July 2, 2004 at 11:30 am by xoanon  - 

Astin at Origins

Kathleen writes:

I’m pleased to say that the Origins games convention was overrun with ORCs…members of the Ohio Ring Council [www.ohioringcouncil.com] fan club, that is! The convention, held this past weekend in Columbus, Ohio, attracted over 10,000 people (the majority of gamers seem to be men, actually) from around the world.

We Lord of the Rings fans were drawn by the chance to meet Sean Astin, the award-winning actor who brought Samwise Gamgee to life in Peter Jackson’s film trilogy. Here are some excerpts from his 10:00 a.m. Q&A session.

On the Stump

Sean spent about a third of the session talking about politics, even going so far as to say what he’d do as Mayor of Los Angeles or Governor of California. At one point asked the audience to identify their party affiliations. (I was surprised that there were more self-identified Independents than Democrats in the room.) I raised my hand when Sean asked who was registered with a third party. He asked me “which party,” and I said “Libertarian.” Then he asked me who the LP’s Presidential candidate is, and I blanked out—aaaack! (The Libertarian convention had just been a couple of weeks before, and my candidate hadn’t won the nomination.) I was mortified when the audience laughed at me! (For the record, it’s Michael Badnarik, a computer programmer from Austin, Texas. Sorry, Mr. Badnarik!)

Lucky in cards…?

[Edited transcript]
We went down and had a training session with the poker expert [Phil Gordon]. I was so good at it! He was giving us these incredible betting strategies. He was trying to improve the quality of the show by improving the quality of our game, but we only had like a half-hour. He gave us his book on tips, and I was racing through the book, and it’s great! It’s really great. But there’s like a lot going on [before the show].

That poker champ, based on our practice session, made a side bet with his friend that I was gonna win. [groans from the audience] Because, he said, ‘this kid’s sharp, he gets it.’ I was tired but I wanted to really concentrate, so I think I had a kind of serious poker demeanor, so everything about me seemed like ‘winner’ to him.

You’re playing with their money, you know. I didn’t even know what the numerical value of the chips was. It didn’t mean anything to me. Thinking quickly about numbers is not my particular pattern.

INFORMATION SHOWN:
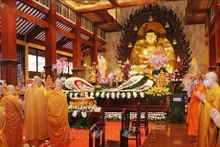 Vietnam respeta y protege el derecho a la libertad de creencias y religión. (Fotografía: VNA)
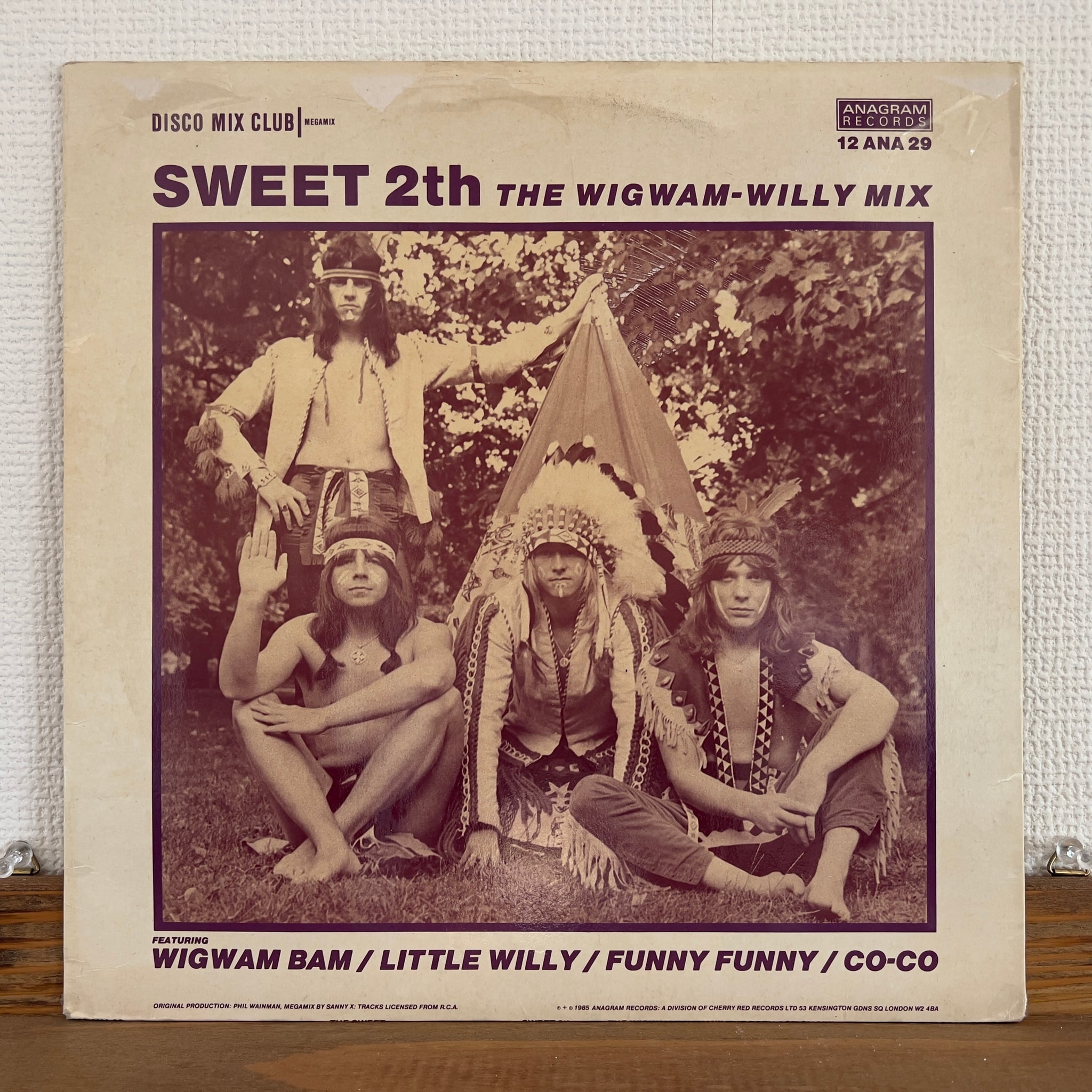 The Sweet - Sweet 2th – The Wigwam-Willy Mix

QUESTIONS:
**A)** Decide whether each statement agrees with the report on Sean Astin at Origins. Answer yes or no for each, and quote the words of the report that settle it.
(i) The convention drew more than 10,000 people.
(ii) Sean Astin's Q&A session took place in the afternoon.
(iii) The poker expert trained the players for a full day.
**B)** Continue the report on Sean Astin's appearance at Origins from the point where it stops.
The material has no connection to the text about Sean Astin at the Origins convention.

ANSWERS BY TASK:
**A)**
(i) Yes: "attracted over 10,000 people"
(ii) No: "his 10:00 a.m. Q&A session"
(iii) No: "we only had like a half-hour"

**B)**
The first hand comes to me, I get a King, Nine…a good hand, likely to pull a straight or at least high pair. So I go in. Chris Masterson, who’s won two or three hands, matches it. Everybody else folds. Now I can either fold, call or raise. I was trying to remember the formula that [Phil Gordon] told me. I knew the formula was written down on the stool beside me, but I didn’t want to look like I was going to the cheat book! It occurs to me that I’m taking too long. It was probably only five seconds but it felt like five minutes. I decide that I’m going to call him or maybe even raise him, and somebody yells out “Luck of the Irish” and I just go all in.

And Masterson rightly calls the bluff, which was a bad bluff. I wasn’t thinking “bluff,” I was just thinking “do something dramatic.” It was dramatic, right? ‘Go to the losers lounge.’ So what I’ve been telling people is ‘You know, now everybody thinks I’m really bad at poker, so the side games I play, I rook ’em!’

A Goonies Sequel

“I saw Joey Pantoliano and Joey Pants is like, ‘let’s do a sequel! I gotta put an addition on the house!’”

Apparently Sean had heard that Richard Donner, who directed “Goonies,” didn’t want to direct the sequel. So Sean told Harry Knowles of Ain’t It Cool News that he wanted to direct the Goonies sequel if Dick didn’t want to. And then Sean got a “very snippy” message from Dick that said something like, “Hey kid, get your facts straight!”

So Sean wrote back to Donner, “the guy who gave me my first professional directing job that got me into the Directors Guild of America, which was my dream…the guy who chose me and made me a star at 12 years old. The guy who has been my standard-bearer, the guy who gave me the most precious wrap gift for The Goonies…this towering figure in my life. So I wrote back to him, reminding him that when I went to his office and asked him about the sequel to the Goonies when I was 17, he told me ‘there’s no money in it, kid!’” The two finally got each other on the phone when Sean was directing an episode of Jeremiah. Sean says, “Dick, are you saying you WANT to direct it? Cuz I’m happy to tell people that. You just gotta be clear….” Dick Donner says he wants to direct it. And Sean replies, ’I’m proud to tell everyone that you want to direct it, and I would be grateful to work for you, and if you change your mind I’d be happy to direct it in your absence.’ “I hope it happens, “ says Sean. “Maybe someday it will.”

Extended Edition DVD

“I have not seen it yet….I hope there’s a scene in there, climbing up the stairs of Cirith Ungol…it’s Sam at his most intense and vicious and strong.”

Who’s On First

“Dom and Billy are supposedly writing a moving together. And I told them I hope they’d write something for me to do in it.” Asked if he will direct it, he replies “I don’t think that’s appropriate for me to even think about. I just keep telling them that they are the modern equivalent of Abbott and Costello and it’s an absolute crime against comedy for those two guys to not be in some contemporary setting riffing off each other. I’ve told them that a thousand times. They should be on television together.”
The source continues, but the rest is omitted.